= Edmond O'Flaherty =

Edmond O'Flaherty (Eamonn Laidir Ó Flaithbertaigh, died 1749) was an Irish Jacobite.

==Biography==
Ned Flahert was the grandson of Edmond mac Morogha na Maor and Morogh na Mart Ó Flaithbertaigh, sons of Morogh na Maor Ó Flaithbertaigh, (died 1627, who was the last substantial chief of the O'Flaherty clan. Both brothers fought in the Irish Confederate Wars.

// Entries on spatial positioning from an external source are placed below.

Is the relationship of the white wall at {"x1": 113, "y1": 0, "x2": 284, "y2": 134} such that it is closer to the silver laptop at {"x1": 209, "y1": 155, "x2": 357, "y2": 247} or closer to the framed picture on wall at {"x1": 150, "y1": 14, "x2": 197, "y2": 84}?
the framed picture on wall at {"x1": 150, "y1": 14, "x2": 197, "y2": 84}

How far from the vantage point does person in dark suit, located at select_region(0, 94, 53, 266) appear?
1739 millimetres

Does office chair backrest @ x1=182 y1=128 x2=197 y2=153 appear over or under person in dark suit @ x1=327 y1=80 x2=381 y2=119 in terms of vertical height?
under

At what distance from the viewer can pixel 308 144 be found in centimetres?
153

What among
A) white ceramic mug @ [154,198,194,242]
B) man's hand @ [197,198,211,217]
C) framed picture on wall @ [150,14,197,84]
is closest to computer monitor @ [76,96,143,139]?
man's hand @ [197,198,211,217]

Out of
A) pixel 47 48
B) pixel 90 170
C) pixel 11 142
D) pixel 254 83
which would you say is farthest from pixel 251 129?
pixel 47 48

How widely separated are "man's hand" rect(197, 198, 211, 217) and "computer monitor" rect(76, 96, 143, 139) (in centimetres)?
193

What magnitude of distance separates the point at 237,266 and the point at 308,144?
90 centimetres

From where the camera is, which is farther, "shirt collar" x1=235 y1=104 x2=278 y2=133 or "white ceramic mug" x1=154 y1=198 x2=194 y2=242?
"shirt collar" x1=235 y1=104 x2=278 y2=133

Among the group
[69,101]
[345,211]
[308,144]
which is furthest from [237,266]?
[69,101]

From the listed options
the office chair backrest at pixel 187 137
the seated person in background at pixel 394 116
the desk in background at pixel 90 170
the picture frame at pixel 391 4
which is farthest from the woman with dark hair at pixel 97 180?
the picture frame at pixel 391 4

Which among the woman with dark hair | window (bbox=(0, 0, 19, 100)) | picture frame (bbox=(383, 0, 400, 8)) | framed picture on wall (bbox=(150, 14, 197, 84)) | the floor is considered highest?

O'Flaherty's epithet of Laidir (strong Ned) left a strong impression in Connemara folk memory, with several anecdotes relating to his strength. In particular, he was remembered for his frequent combats with his neighbour, Captain Richard Martin. Martin had fought with the Jacobites in the war, but had managed to obtain a pardon from William III, enabling him to keep title to several estates in Connemara. The pair frequently fought each other on horseback, sword on hand, though because Eamonn Laidir had fewer retainers he was usually obliged to leave the field. He married three times - one of his wives was Julia Martyn, a cousin of Richard Martin - and had four sons.

O'Flaherty died in deeply distressed circumstances at his home in Cloonederowen, Ballinakill, in or about 1749. His body was buried in a small chapel attached to Ballinakill church from where, many years later, they were taken up and placed in a niche in the chapel wall for people to see, due to the large size of Eamonn's bones.